You begin to warm to the music industry's pitch that piracy is killing creativity, no? Nor us. In further support of this much-needed shot in the arm (surely 'snort up the nose? - Ed) for creative artistry, it is also A Good Thing that content providers be allowed to interfere with your computer as and when they feel like it. "Windows Media," says Steve, "uses one of the strongest encryption systems available. To raise the protection level still further, a content owner can change the media file encryption keys daily, or even every few hours." So if you momentarily forget yourself and somehow fail to legitimately acquire rights, don't worry, because they can vape that inauthentic content instantly, and you'll be clean again.
Having issued the tricky commercial for the pigopolists, Ballmer moves onto slightly safer ground with a series of cuddlier-sounding, more personal scenarios. "Anyone who uses a personal computer for word processing, email, data analysis or other common purposes is creating digital content - content that if unprotected might be misused by others. One of the touchstones of our Trustworthy Computing initiative is responding to customers' demands for technology that protects the confidentiality and privacy of their information."
Over the years Microsoft has gone a fair way to make customer demand supplant patriotism as the last refuge of the scoundrel. Who are these customers, and why are they all demanding protection? Ask yourself how much content you create that you're worried about people stealing. Sure, you've got stuff you want to keep private, but you probably manage this quite successfully already. The people who really want and need DRM are the content suppliers, who will be able to use it to gradually squeeze free stuff (not just 'pirated' stuff) out of the Internet. Ballmer's pitch is therefore particularly dangerous in that it presents this process as good for everybody, not just for the content vendors. It's an added convenience for these vendors and for the DRM supplier if everybody has it, it is most certainly not in everybody's interest.

(What this task involves) According to the commentary on Ballmer's DRM pitch, what can a content owner do to raise Windows Media's protection level further?

(Record set)

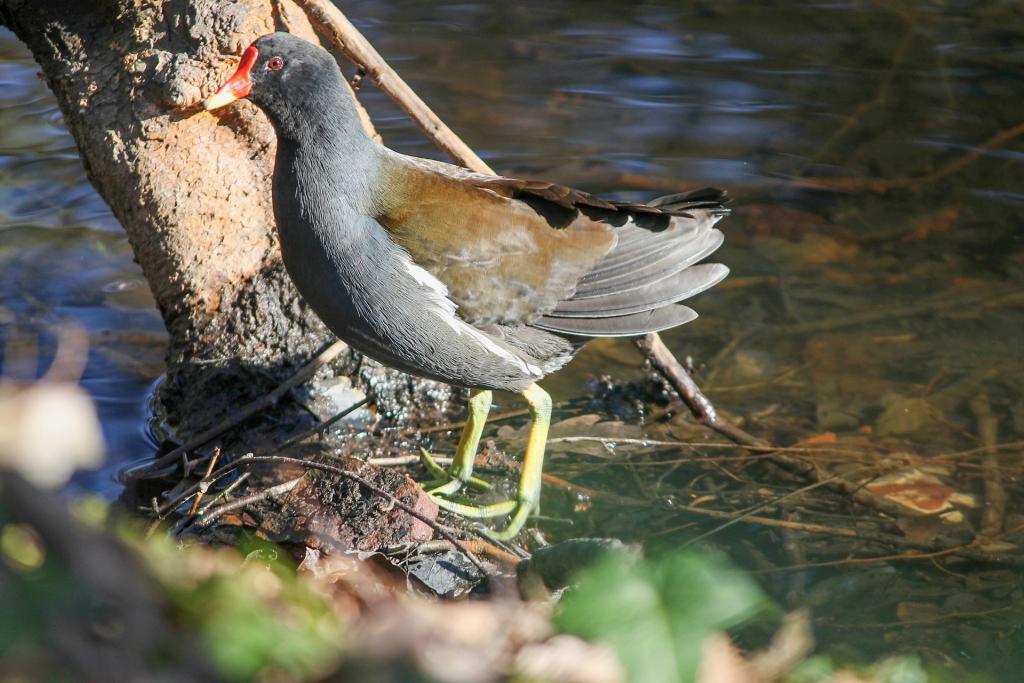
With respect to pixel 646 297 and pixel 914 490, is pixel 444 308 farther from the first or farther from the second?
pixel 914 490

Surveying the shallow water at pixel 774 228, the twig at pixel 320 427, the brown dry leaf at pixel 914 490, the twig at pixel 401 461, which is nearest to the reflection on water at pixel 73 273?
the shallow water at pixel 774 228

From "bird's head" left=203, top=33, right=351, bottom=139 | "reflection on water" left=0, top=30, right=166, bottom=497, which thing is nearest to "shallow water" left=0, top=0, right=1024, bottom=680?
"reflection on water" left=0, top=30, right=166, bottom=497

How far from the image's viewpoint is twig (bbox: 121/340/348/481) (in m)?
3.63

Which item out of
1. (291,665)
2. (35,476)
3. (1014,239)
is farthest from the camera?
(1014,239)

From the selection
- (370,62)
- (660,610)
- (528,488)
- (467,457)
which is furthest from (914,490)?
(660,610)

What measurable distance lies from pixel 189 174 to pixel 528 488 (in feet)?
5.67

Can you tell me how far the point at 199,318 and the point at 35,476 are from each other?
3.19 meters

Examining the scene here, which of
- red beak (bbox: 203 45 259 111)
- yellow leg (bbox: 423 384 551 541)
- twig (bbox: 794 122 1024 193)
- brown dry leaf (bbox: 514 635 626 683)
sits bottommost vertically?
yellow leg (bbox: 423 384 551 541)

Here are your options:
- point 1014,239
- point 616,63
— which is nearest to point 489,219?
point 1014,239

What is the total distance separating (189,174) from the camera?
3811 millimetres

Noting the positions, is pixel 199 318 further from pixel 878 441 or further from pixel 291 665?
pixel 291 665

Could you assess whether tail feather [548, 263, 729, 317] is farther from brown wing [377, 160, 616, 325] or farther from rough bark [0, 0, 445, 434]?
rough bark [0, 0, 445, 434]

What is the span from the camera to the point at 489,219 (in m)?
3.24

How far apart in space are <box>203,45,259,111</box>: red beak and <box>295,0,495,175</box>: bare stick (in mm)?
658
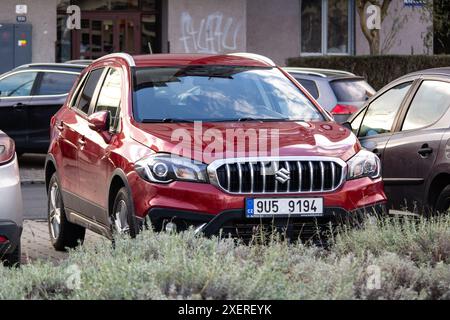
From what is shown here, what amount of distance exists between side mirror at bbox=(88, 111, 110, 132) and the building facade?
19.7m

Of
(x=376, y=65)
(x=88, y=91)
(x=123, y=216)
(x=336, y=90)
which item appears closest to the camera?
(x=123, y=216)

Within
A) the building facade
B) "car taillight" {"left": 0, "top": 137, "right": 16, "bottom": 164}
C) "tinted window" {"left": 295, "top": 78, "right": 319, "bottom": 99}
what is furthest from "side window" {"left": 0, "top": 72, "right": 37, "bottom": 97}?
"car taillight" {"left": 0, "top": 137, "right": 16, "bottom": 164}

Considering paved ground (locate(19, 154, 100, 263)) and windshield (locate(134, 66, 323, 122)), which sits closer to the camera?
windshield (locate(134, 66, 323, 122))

(Correct result) Change the media file encryption keys daily, or even every few hours.